5.     Identidad y pertenencia: Un lugar se vuelve comunidad cuando la gente usa el pronombre "nosotros". Sin ese "nosotros", somos solo cuerpos compartiendo coordenadas geográficas.

¿Qué hacer cuando ya no sabemos ser vecinos?

No podemos (ni queremos) volver a la vecindad medieval donde la parroquia vigilaba tu moral. Pero tampoco podemos aceptar el atomismo total como destino inevitable. La vecindad moderna debe reinventarse, no recrearse.

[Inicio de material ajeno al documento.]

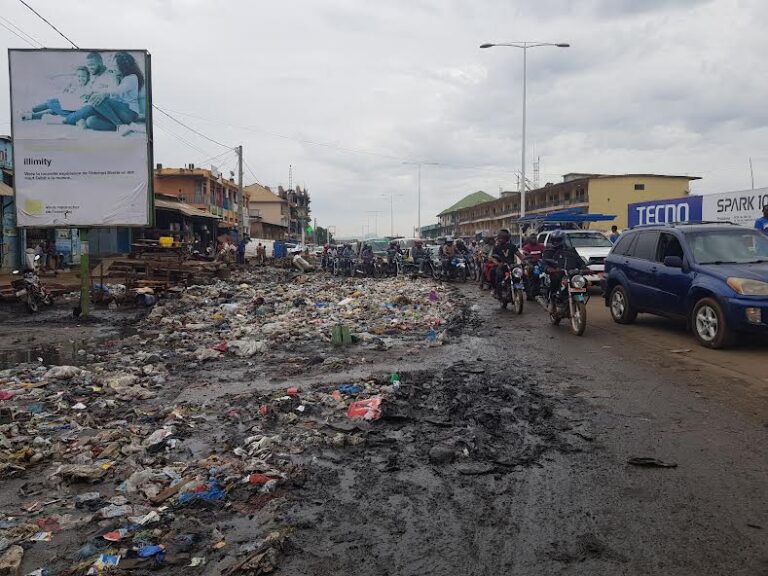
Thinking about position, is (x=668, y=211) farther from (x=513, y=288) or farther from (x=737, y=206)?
(x=513, y=288)

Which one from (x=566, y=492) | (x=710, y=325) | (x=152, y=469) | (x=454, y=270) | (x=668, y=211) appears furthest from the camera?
(x=454, y=270)

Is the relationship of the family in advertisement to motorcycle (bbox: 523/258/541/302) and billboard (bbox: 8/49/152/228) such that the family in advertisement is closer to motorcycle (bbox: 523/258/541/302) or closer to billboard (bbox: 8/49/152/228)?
billboard (bbox: 8/49/152/228)

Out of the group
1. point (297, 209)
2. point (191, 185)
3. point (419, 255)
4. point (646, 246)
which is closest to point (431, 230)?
point (297, 209)

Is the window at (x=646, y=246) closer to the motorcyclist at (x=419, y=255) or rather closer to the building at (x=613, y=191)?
the motorcyclist at (x=419, y=255)

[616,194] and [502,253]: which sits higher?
[616,194]

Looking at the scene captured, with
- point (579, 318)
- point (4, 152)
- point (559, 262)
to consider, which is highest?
point (4, 152)

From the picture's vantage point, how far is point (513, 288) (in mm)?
12469

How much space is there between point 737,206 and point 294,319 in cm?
1294

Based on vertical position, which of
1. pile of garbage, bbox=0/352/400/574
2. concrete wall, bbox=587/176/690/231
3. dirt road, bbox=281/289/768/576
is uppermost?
concrete wall, bbox=587/176/690/231

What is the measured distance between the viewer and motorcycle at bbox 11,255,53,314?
13.9m

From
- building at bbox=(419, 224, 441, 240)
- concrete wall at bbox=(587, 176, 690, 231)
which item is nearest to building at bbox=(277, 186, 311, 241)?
building at bbox=(419, 224, 441, 240)

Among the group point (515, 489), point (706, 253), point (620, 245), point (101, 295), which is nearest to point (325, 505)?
point (515, 489)

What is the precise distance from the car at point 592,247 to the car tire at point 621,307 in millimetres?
4212

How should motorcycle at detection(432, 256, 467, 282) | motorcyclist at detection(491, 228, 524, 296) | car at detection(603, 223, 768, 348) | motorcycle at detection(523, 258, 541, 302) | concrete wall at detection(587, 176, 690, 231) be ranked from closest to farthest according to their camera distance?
car at detection(603, 223, 768, 348)
motorcycle at detection(523, 258, 541, 302)
motorcyclist at detection(491, 228, 524, 296)
motorcycle at detection(432, 256, 467, 282)
concrete wall at detection(587, 176, 690, 231)
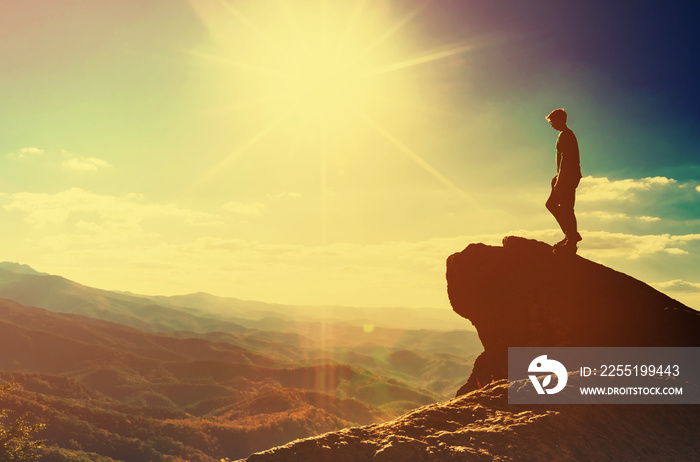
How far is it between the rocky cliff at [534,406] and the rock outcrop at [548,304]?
3 centimetres

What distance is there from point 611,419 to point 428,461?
3555 millimetres

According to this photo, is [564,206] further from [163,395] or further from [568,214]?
[163,395]

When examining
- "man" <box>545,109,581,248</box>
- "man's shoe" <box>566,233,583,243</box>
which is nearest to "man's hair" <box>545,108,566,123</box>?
"man" <box>545,109,581,248</box>

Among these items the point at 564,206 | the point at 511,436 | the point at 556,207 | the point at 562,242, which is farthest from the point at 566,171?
the point at 511,436

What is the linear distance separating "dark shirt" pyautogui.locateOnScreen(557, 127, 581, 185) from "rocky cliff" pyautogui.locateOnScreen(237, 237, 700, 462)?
2.43 metres

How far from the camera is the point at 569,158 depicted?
39.1ft

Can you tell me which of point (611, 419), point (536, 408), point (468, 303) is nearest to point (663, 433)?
point (611, 419)

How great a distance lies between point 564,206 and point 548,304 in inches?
119

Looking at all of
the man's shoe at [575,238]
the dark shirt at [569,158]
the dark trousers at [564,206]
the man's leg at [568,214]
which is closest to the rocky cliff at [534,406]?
the man's shoe at [575,238]

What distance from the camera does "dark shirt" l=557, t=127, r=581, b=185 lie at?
11.9m

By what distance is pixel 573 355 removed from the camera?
995 cm

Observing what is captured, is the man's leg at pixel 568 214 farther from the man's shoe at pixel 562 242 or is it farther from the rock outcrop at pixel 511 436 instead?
the rock outcrop at pixel 511 436

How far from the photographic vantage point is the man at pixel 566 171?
11922mm

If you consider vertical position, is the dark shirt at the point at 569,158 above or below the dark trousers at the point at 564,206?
above
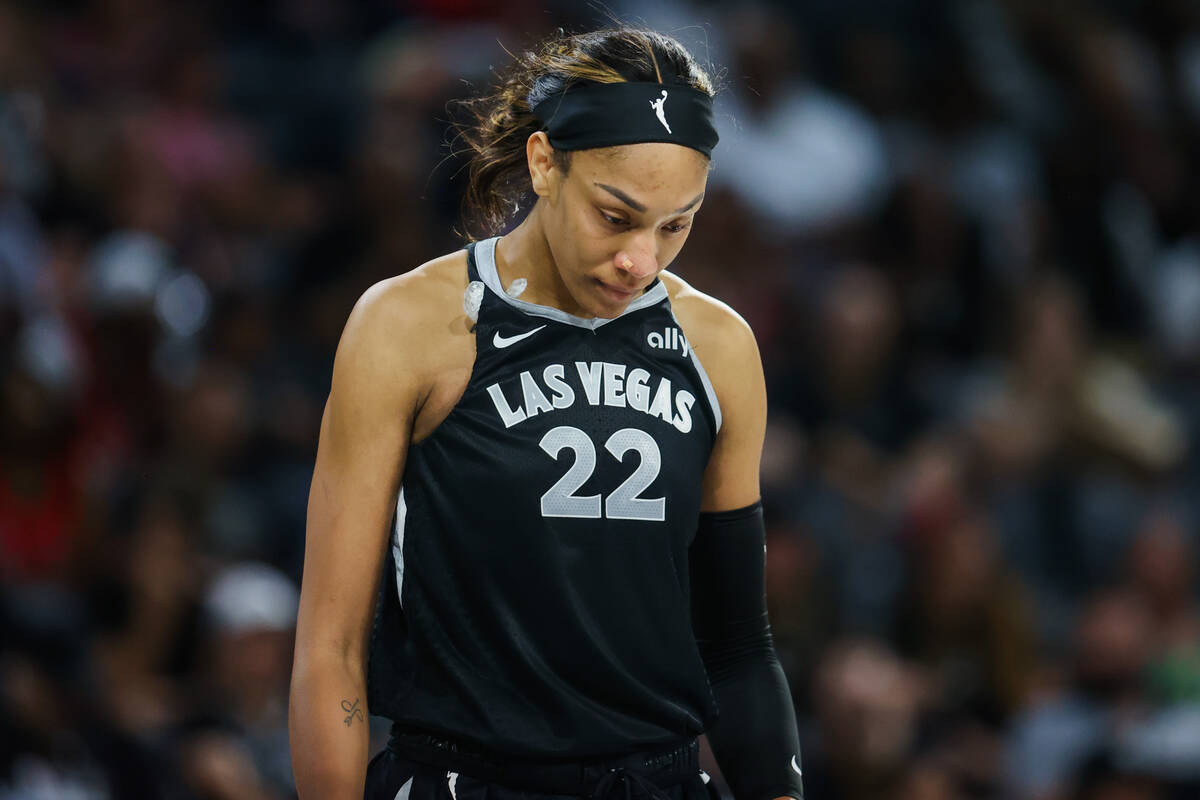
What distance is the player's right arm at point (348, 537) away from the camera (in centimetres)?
229

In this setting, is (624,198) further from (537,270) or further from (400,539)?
(400,539)

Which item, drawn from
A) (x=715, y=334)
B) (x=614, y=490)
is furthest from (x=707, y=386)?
(x=614, y=490)

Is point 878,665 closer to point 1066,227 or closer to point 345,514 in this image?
point 1066,227

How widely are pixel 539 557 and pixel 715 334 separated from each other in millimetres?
492

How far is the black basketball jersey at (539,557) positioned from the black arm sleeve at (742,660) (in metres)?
0.19

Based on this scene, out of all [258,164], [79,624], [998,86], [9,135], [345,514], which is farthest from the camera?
[998,86]

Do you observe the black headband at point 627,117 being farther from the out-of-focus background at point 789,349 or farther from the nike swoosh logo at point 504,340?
the out-of-focus background at point 789,349

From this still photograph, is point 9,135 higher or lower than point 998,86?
lower

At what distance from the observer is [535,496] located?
2.31 m

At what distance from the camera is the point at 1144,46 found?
834 cm

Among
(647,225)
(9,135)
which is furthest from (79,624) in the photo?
(647,225)

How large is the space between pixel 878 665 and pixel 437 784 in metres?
3.23

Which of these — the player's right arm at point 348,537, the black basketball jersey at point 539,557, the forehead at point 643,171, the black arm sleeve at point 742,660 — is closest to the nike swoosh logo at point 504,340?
the black basketball jersey at point 539,557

1.     Diseñar para el encuentro: Espacios públicos de calidad (plazas, parques, mercados) donde el encuentro casual sea posible y placentero. No más condominios cerrados que eliminan toda interacción con el exterior.

2.     Regular el mercado inmobiliario: La rotación extrema destruye vecindad. Políticas de vivienda que favorezcan la permanencia (control de rentas, subsidios a inquilinos de largo plazo) no son nostalgias pasadistas sino inversión en capital social.

3.     Fortalecer organizaciones vecinales inclusivas: No asociaciones de propietarios que defienden valores inmobiliarios, sino organizaciones que integren diversidad sin reproducir exclusiones. Espacios donde inquilinos y propietarios, recién llegados y residentes antiguos, construyan agendas comunes.

4.     Redistribuir servicios públicos: La cooperación entre privilegiados no debe ser la única forma de obtener seguridad, limpieza, movilidad. El Estado debe proveer servicios universales de calidad para que la vecindad no sea estrategia de supervivencia sino espacio de encuentro voluntario.

5.     Educar para la convivencia: Hemos invertido siglos en enseñar a los individuos a ser libres, autónomos, críticos. No hemos invertido casi nada en enseñarles a convivir con la diferencia, a cooperar con desconocidos, a construir confianza donde no hay familiaridad previa.

Conclusiones

La relación con el vecino no es asunto privado ni nostálgia: es termómetro de salud cívica. En sociedades donde la proximidad se convierte en responsabilidad compartida, las instituciones funcionan mejor, la democracia se profundiza, la violencia disminuye. Donde la cercanía se reemplaza por el aislamiento o la exclusión, la fragilidad social crece como grieta silenciosa.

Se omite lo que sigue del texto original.